Task brief>
Every record needs to be repeated exactly; its pictures do not.

Records shown>
══════

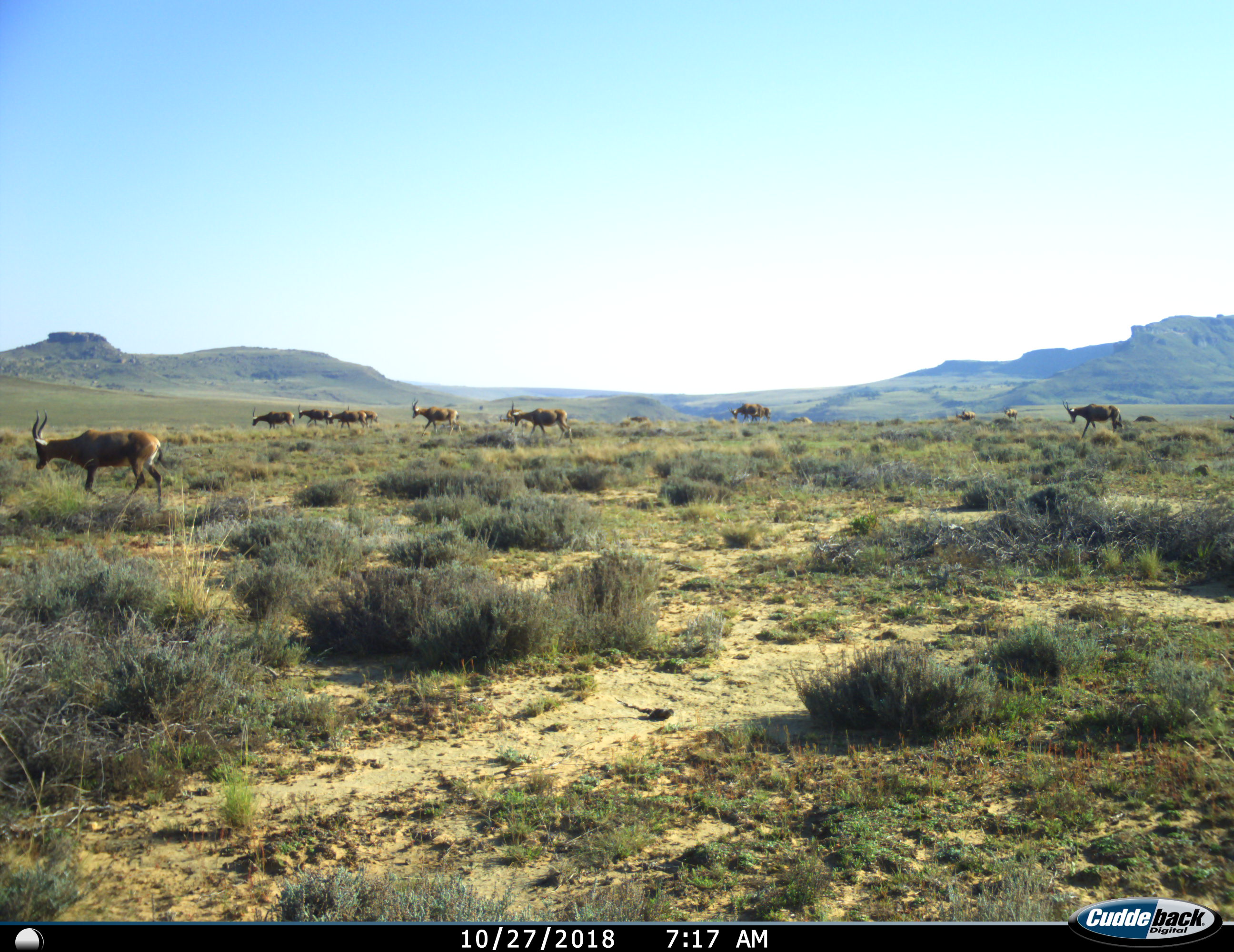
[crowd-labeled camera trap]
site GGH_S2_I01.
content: unidentified animal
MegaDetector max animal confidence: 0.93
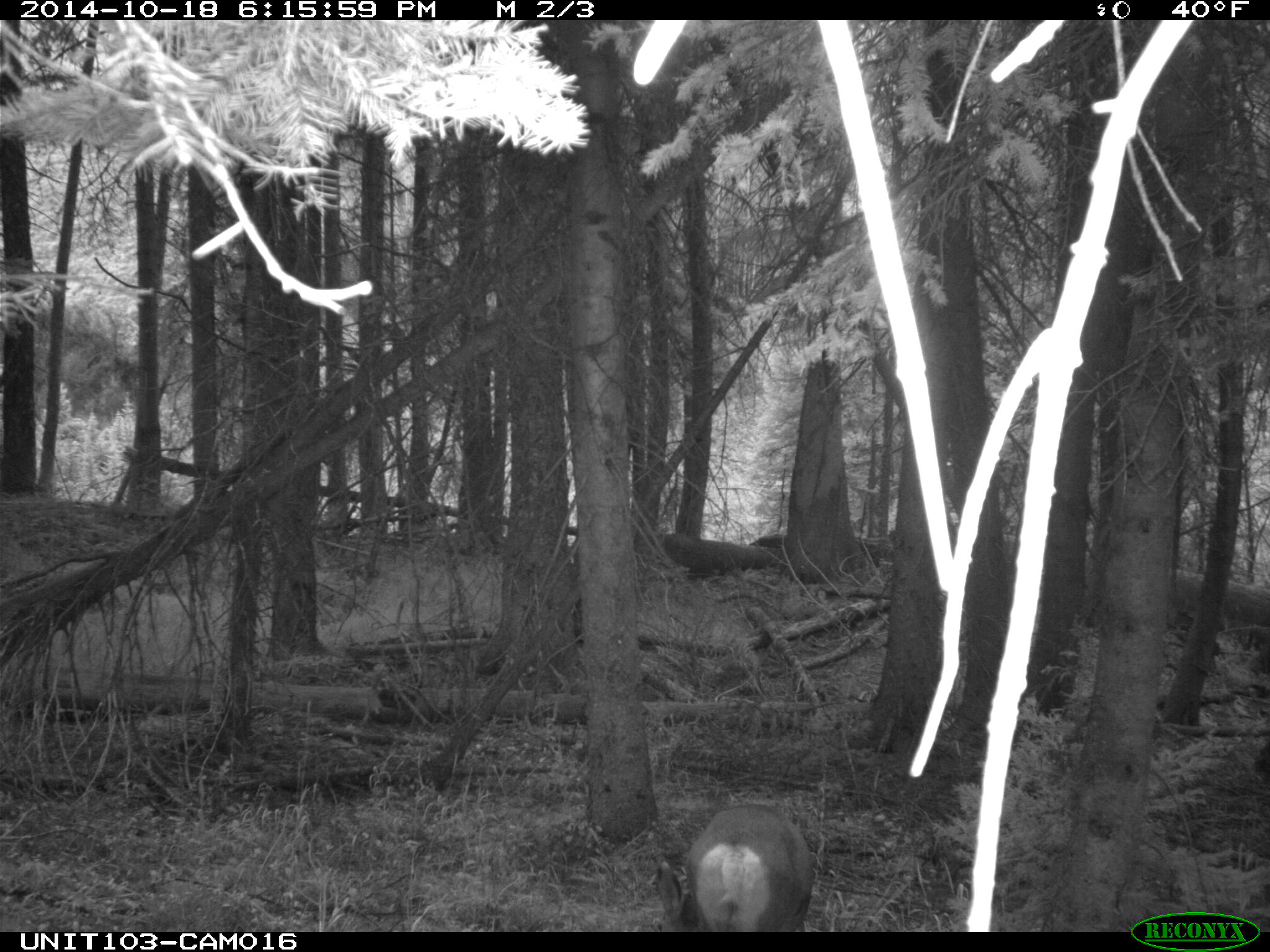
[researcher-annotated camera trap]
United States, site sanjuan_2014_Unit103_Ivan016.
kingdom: Animalia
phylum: Chordata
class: Mammalia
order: Artiodactyla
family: Cervidae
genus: Odocoileus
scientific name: Odocoileus hemionus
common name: mule deer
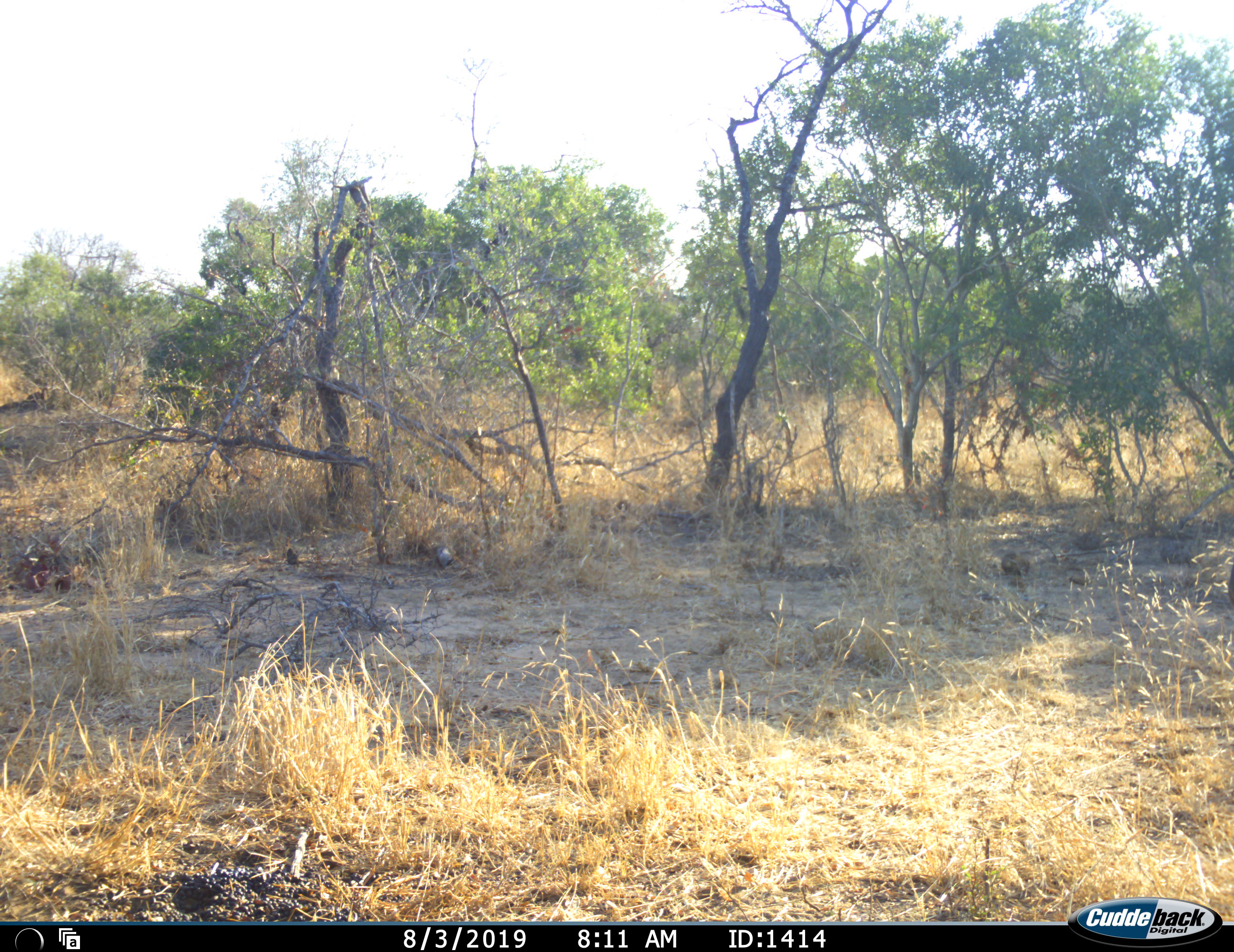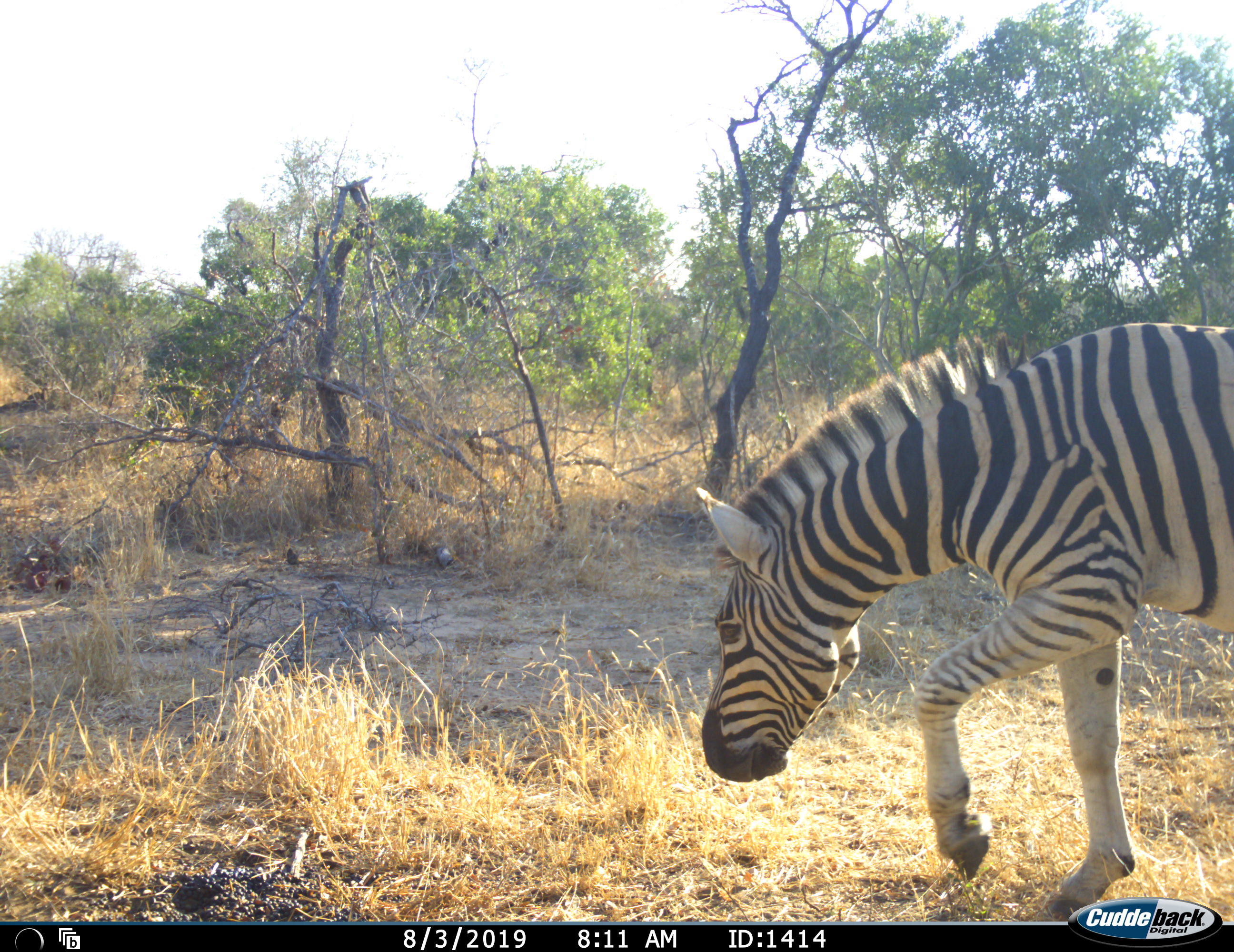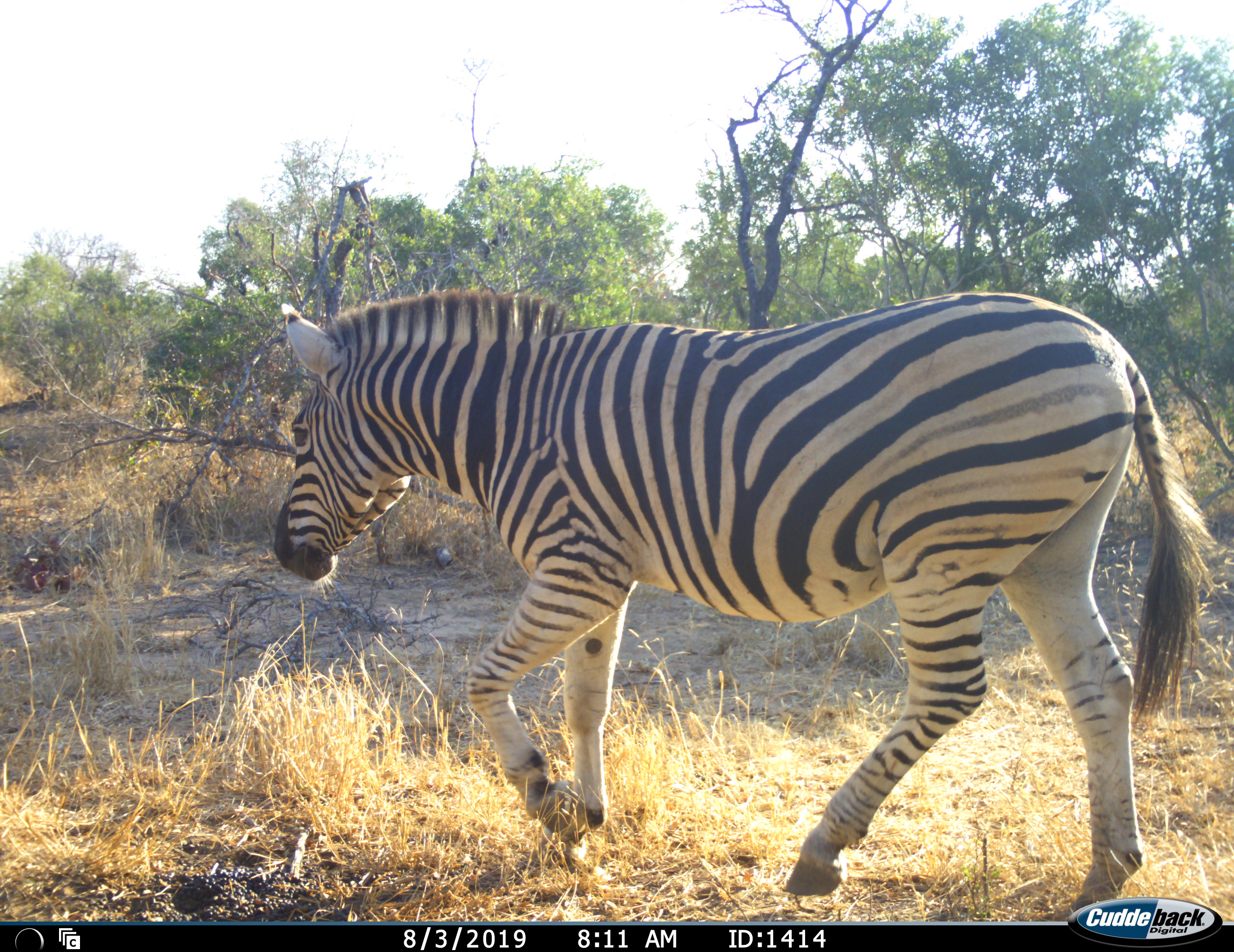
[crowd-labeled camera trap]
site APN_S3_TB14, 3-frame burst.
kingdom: Animalia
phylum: Chordata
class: Mammalia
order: Perissodactyla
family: Equidae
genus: Equus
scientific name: Equus quagga burchellii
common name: burchell's zebra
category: zebraburchells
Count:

══════

Solution>
[crowd-labeled camera trap]
site GGH_S2_I01.
content: unidentified animal
MegaDetector max animal confidence: 0.93
[researcher-annotated camera trap]
United States, site sanjuan_2014_Unit103_Ivan016.
kingdom: Animalia
phylum: Chordata
class: Mammalia
order: Artiodactyla
family: Cervidae
genus: Odocoileus
scientific name: Odocoileus hemionus
common name: mule deer
[crowd-labeled camera trap]
site APN_S3_TB14, 3-frame burst.
kingdom: Animalia
phylum: Chordata
class: Mammalia
order: Perissodactyla
family: Equidae
genus: Equus
scientific name: Equus quagga burchellii
common name: burchell's zebra
category: zebraburchells
Count:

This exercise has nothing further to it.